Exercise:
Skip the pictures and extract all of the lines exactly as written.

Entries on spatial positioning
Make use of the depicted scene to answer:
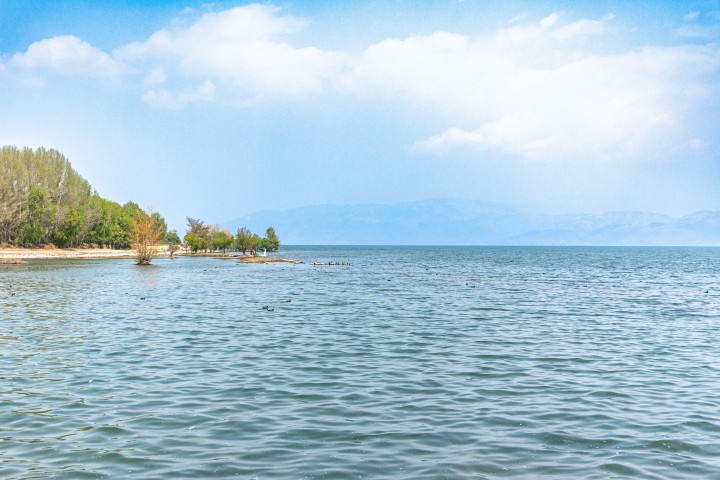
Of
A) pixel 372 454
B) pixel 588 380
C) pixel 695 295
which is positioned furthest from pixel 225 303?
pixel 695 295

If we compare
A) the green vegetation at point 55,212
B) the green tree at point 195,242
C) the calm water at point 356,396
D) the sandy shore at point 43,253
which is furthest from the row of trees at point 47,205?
the calm water at point 356,396

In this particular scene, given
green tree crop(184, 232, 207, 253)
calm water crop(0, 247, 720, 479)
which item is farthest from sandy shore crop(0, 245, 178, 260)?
calm water crop(0, 247, 720, 479)

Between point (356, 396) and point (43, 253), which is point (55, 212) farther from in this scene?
point (356, 396)

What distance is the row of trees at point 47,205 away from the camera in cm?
12181

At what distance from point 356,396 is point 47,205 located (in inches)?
5105

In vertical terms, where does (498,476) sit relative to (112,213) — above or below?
below

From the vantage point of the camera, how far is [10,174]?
396ft

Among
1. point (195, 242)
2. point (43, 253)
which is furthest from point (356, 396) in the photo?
point (195, 242)

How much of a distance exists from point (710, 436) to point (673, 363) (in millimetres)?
8390

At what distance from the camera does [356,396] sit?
15.3 m

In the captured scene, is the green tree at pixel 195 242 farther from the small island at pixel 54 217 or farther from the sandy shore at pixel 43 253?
the sandy shore at pixel 43 253

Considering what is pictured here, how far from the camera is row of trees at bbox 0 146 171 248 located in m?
122

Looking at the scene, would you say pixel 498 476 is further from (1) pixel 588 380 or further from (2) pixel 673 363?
(2) pixel 673 363

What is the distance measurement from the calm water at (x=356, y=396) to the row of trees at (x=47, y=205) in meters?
95.4
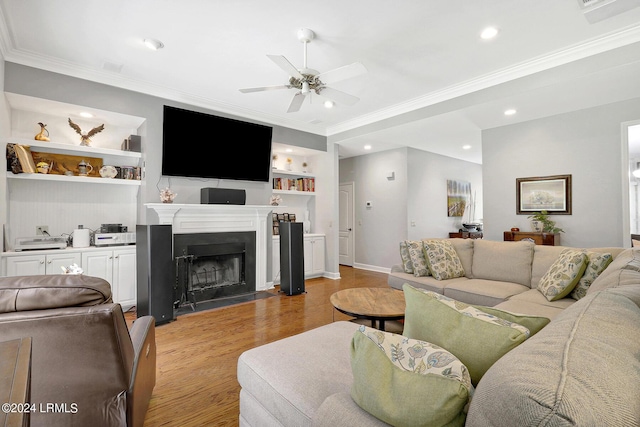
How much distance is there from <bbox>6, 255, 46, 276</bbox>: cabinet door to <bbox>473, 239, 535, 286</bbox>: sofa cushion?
15.3ft

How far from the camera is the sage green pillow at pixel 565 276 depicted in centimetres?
252

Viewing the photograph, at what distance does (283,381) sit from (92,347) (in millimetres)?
718

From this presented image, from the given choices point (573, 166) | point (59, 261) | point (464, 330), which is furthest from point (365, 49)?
point (59, 261)

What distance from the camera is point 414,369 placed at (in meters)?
0.81

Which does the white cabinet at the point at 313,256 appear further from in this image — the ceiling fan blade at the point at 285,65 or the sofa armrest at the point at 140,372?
the sofa armrest at the point at 140,372

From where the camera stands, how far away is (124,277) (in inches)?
145

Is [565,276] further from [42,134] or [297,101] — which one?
[42,134]

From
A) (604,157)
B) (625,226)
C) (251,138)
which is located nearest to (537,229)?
(625,226)

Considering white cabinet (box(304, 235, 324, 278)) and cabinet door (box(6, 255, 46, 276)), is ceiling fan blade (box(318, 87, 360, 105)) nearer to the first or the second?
white cabinet (box(304, 235, 324, 278))

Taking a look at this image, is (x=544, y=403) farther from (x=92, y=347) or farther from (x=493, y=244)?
(x=493, y=244)

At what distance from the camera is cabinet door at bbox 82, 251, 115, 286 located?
3.42 metres

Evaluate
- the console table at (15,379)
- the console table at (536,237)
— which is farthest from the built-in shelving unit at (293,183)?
the console table at (15,379)

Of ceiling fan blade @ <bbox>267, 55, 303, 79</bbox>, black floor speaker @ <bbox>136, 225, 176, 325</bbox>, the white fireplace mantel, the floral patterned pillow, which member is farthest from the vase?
ceiling fan blade @ <bbox>267, 55, 303, 79</bbox>

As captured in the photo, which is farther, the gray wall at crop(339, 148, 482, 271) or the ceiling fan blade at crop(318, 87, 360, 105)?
the gray wall at crop(339, 148, 482, 271)
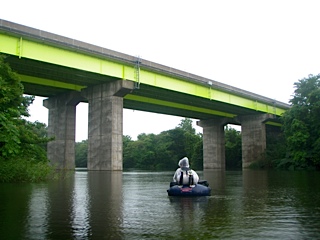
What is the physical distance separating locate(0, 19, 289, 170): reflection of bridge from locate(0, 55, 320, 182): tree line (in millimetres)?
3866

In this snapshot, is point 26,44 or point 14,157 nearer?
point 14,157

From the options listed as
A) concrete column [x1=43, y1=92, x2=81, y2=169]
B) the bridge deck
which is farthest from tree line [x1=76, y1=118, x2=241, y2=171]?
concrete column [x1=43, y1=92, x2=81, y2=169]

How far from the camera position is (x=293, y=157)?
52.8 m

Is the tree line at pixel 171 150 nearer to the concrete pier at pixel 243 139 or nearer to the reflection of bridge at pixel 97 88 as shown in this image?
the concrete pier at pixel 243 139

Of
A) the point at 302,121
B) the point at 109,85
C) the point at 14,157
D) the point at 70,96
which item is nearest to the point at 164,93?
the point at 109,85

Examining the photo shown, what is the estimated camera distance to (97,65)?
1483 inches

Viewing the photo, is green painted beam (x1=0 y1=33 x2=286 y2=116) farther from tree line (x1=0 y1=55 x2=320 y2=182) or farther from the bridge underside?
tree line (x1=0 y1=55 x2=320 y2=182)

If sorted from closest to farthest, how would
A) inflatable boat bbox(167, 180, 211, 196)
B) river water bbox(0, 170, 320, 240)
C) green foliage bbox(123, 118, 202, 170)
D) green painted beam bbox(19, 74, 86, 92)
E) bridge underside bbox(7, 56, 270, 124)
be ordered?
river water bbox(0, 170, 320, 240) → inflatable boat bbox(167, 180, 211, 196) → bridge underside bbox(7, 56, 270, 124) → green painted beam bbox(19, 74, 86, 92) → green foliage bbox(123, 118, 202, 170)

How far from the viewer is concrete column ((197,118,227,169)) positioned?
69375 millimetres

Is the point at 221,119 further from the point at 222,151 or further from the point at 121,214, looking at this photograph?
the point at 121,214

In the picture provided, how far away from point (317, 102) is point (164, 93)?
18609 millimetres

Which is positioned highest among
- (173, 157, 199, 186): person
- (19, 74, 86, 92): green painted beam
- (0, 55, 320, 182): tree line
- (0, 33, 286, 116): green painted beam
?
(0, 33, 286, 116): green painted beam

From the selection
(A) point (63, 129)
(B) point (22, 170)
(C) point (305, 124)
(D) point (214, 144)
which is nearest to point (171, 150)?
(D) point (214, 144)

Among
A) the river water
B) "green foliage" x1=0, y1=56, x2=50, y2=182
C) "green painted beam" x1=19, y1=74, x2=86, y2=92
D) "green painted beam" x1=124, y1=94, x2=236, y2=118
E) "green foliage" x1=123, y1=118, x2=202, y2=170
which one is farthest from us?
"green foliage" x1=123, y1=118, x2=202, y2=170
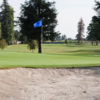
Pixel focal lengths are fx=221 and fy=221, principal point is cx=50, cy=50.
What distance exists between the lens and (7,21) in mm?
76875

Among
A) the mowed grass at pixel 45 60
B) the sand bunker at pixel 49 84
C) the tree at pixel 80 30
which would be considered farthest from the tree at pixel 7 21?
the sand bunker at pixel 49 84

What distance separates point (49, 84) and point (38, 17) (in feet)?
107

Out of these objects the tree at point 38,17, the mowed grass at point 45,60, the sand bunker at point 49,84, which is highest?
the tree at point 38,17

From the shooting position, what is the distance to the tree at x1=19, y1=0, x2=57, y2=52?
4228 centimetres

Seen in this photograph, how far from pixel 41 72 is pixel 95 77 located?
3.09 m

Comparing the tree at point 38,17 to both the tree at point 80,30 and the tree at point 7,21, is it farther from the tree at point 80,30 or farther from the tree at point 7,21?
the tree at point 80,30

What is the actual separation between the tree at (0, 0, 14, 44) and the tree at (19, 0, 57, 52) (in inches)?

Solution to this task:
Make use of the depicted scene to answer:
Of
A) pixel 372 454
B) pixel 588 380
C) pixel 695 295
which is positioned furthest from pixel 225 303?
pixel 695 295

If we compare
A) the green vegetation at point 55,212
B) the green tree at point 195,242
C) the calm water at point 356,396
D) the sandy shore at point 43,253
which is furthest from the row of trees at point 47,205?
the calm water at point 356,396

In this particular scene, given
green tree crop(184, 232, 207, 253)
calm water crop(0, 247, 720, 479)
which item is farthest from sandy shore crop(0, 245, 178, 260)?
calm water crop(0, 247, 720, 479)

Between point (356, 396) and point (43, 253), which is point (55, 212) farther from in this scene?
point (356, 396)

What distance is the row of trees at point 47,205 away from the camera in cm?
12181

At what distance from point 356,396 is point 47,205 located (in inches)?
5105

In vertical terms, where does (498,476) sit relative to (112,213) — above or below?
below

From the vantage point of the camera, how far is [10,174]?
396ft

Among
1. point (195, 242)
2. point (43, 253)
which is furthest from point (356, 396) in the photo?
point (195, 242)

How much of a distance exists from point (710, 436) to point (673, 363) (in millimetres)?
8390

At what distance from the camera does [356,396] sit?
15.3 m

In the captured scene, is the green tree at pixel 195 242 farther from the small island at pixel 54 217 or farther from the sandy shore at pixel 43 253?
the sandy shore at pixel 43 253

Considering what is pictured here, how far from the camera is row of trees at bbox 0 146 171 248 located in m?
122

Looking at the scene, would you say pixel 498 476 is further from (1) pixel 588 380 or further from (2) pixel 673 363?
(2) pixel 673 363

What is the distance measurement from the calm water at (x=356, y=396) to the row of trees at (x=47, y=205) in meters?
95.4
How much distance is there from <bbox>6, 255, 46, 276</bbox>: cabinet door to <bbox>473, 239, 535, 286</bbox>: sofa cushion?
15.3ft

How far from the camera is the sage green pillow at pixel 565 276 depicted in centimetres?
252

Viewing the photograph, at what distance does (283,381) sit from (92,347) (in millimetres)?
718

From this presented image, from the given choices point (573, 166) | point (59, 261) | point (464, 330), which is furthest from point (365, 49)?
point (59, 261)

What distance from the camera is point 414,369 placed at (in meters)?
0.81

Which does the white cabinet at the point at 313,256 appear further from in this image — the ceiling fan blade at the point at 285,65 or the sofa armrest at the point at 140,372?
the sofa armrest at the point at 140,372

From where the camera stands, how far away is (124,277) (in inches)?
145

Is [565,276] further from [42,134] or [297,101] — which one?
[42,134]

From
A) (604,157)
B) (625,226)
C) (251,138)
which is located nearest to (537,229)?
(625,226)

Considering white cabinet (box(304, 235, 324, 278)) and cabinet door (box(6, 255, 46, 276)), is ceiling fan blade (box(318, 87, 360, 105)) nearer to the first or the second?
white cabinet (box(304, 235, 324, 278))

Taking a look at this image, is (x=544, y=403) farther from (x=92, y=347) or farther from (x=493, y=244)?
(x=493, y=244)

At what distance from the camera is cabinet door at bbox 82, 251, 115, 286 located?
3.42 metres

Evaluate
- the console table at (15,379)
- the console table at (536,237)
— which is farthest from the built-in shelving unit at (293,183)?
the console table at (15,379)

Of ceiling fan blade @ <bbox>267, 55, 303, 79</bbox>, black floor speaker @ <bbox>136, 225, 176, 325</bbox>, the white fireplace mantel, the floral patterned pillow, which member is farthest from the vase?
ceiling fan blade @ <bbox>267, 55, 303, 79</bbox>

As captured in the photo, which is farther, the gray wall at crop(339, 148, 482, 271) or the ceiling fan blade at crop(318, 87, 360, 105)?
the gray wall at crop(339, 148, 482, 271)
What is the physical distance separating locate(0, 19, 289, 170): reflection of bridge from locate(0, 55, 320, 182): tree line (in millimetres)?
3866

In this snapshot, is point 26,44 or point 14,157 nearer?
point 14,157

From the options listed as
A) concrete column [x1=43, y1=92, x2=81, y2=169]
B) the bridge deck
which is farthest from tree line [x1=76, y1=118, x2=241, y2=171]?
concrete column [x1=43, y1=92, x2=81, y2=169]

How far from the camera position is (x=293, y=157)?
52.8 m

Is the tree line at pixel 171 150 nearer to the concrete pier at pixel 243 139 or nearer to the reflection of bridge at pixel 97 88 as shown in this image?
the concrete pier at pixel 243 139

Of
A) the point at 302,121
B) the point at 109,85
C) the point at 14,157
D) the point at 70,96
which item is nearest to the point at 164,93?
the point at 109,85

Examining the photo shown, what is the estimated camera distance to (97,65)?
1483 inches

Viewing the photo, is green painted beam (x1=0 y1=33 x2=286 y2=116) farther from tree line (x1=0 y1=55 x2=320 y2=182) or farther from the bridge underside?
tree line (x1=0 y1=55 x2=320 y2=182)

If sorted from closest to farthest, how would
A) inflatable boat bbox(167, 180, 211, 196)
B) river water bbox(0, 170, 320, 240)
C) green foliage bbox(123, 118, 202, 170)
D) green painted beam bbox(19, 74, 86, 92)
E) bridge underside bbox(7, 56, 270, 124)
be ordered?
river water bbox(0, 170, 320, 240) → inflatable boat bbox(167, 180, 211, 196) → bridge underside bbox(7, 56, 270, 124) → green painted beam bbox(19, 74, 86, 92) → green foliage bbox(123, 118, 202, 170)

How far from the viewer is concrete column ((197,118,227,169)) positioned?
69375 millimetres

Is the point at 221,119 further from the point at 222,151 or further from the point at 121,214, looking at this photograph?
the point at 121,214

In the picture provided, how far away from point (317, 102) is point (164, 93)?
18609 millimetres

Which is positioned highest among
- (173, 157, 199, 186): person
- (19, 74, 86, 92): green painted beam
- (0, 55, 320, 182): tree line
- (0, 33, 286, 116): green painted beam
?
(0, 33, 286, 116): green painted beam

From the selection
(A) point (63, 129)
(B) point (22, 170)
(C) point (305, 124)
(D) point (214, 144)
which is nearest to point (171, 150)?
(D) point (214, 144)

Among
A) the river water
B) "green foliage" x1=0, y1=56, x2=50, y2=182
C) "green painted beam" x1=19, y1=74, x2=86, y2=92
D) "green painted beam" x1=124, y1=94, x2=236, y2=118
E) "green foliage" x1=123, y1=118, x2=202, y2=170
which one is farthest from us?
"green foliage" x1=123, y1=118, x2=202, y2=170
Pixel focal lengths are fx=221 and fy=221, principal point is cx=50, cy=50.
What distance exists between the lens and (7,21) in mm?
76875

Among
A) the mowed grass at pixel 45 60
B) the sand bunker at pixel 49 84
C) the tree at pixel 80 30
which would be considered farthest from the tree at pixel 7 21?
the sand bunker at pixel 49 84

What distance separates point (49, 84) and point (38, 17) (in feet)?
107

Out of these objects the tree at point 38,17, the mowed grass at point 45,60, the sand bunker at point 49,84, which is highest?
the tree at point 38,17

From the shooting position, what is the distance to the tree at x1=19, y1=0, x2=57, y2=52?
4228 centimetres

Seen in this photograph, how far from pixel 41 72 is pixel 95 77 located?
3.09 m

Comparing the tree at point 38,17 to both the tree at point 80,30 and the tree at point 7,21, is it farther from the tree at point 80,30 or farther from the tree at point 7,21?
the tree at point 80,30

What is the actual separation between the tree at (0, 0, 14, 44) and the tree at (19, 0, 57, 52) (in inches)?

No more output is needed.